What is needed:
Return nothing but the lines from the line containing "From point 390,149, point" through the last line of the records, reproduced exactly.

^^^^^^^^^^^^^^^^

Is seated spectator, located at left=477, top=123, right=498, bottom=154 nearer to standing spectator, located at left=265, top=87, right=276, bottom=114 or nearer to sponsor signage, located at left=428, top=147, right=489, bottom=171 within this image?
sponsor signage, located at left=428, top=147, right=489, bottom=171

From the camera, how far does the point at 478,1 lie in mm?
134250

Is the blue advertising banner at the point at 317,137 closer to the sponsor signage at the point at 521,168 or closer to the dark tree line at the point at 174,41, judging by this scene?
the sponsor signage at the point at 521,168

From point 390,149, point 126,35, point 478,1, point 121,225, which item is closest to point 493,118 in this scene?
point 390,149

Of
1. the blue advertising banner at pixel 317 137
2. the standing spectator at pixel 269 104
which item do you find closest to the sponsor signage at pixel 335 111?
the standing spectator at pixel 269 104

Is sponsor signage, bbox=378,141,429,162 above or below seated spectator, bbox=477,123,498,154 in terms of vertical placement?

^^^^^^^^^^^^^^^^

Reply to the task:
From point 390,149, point 126,35, point 478,1, point 121,225, which item is closest to point 493,118 in this scene?
point 390,149

Of
1. the blue advertising banner at pixel 317 137
2. the standing spectator at pixel 269 104
which item do you find closest to the sponsor signage at pixel 335 111?
the standing spectator at pixel 269 104

Is sponsor signage, bbox=378,141,429,162 above or below seated spectator, bbox=477,123,498,154 in terms of vertical placement?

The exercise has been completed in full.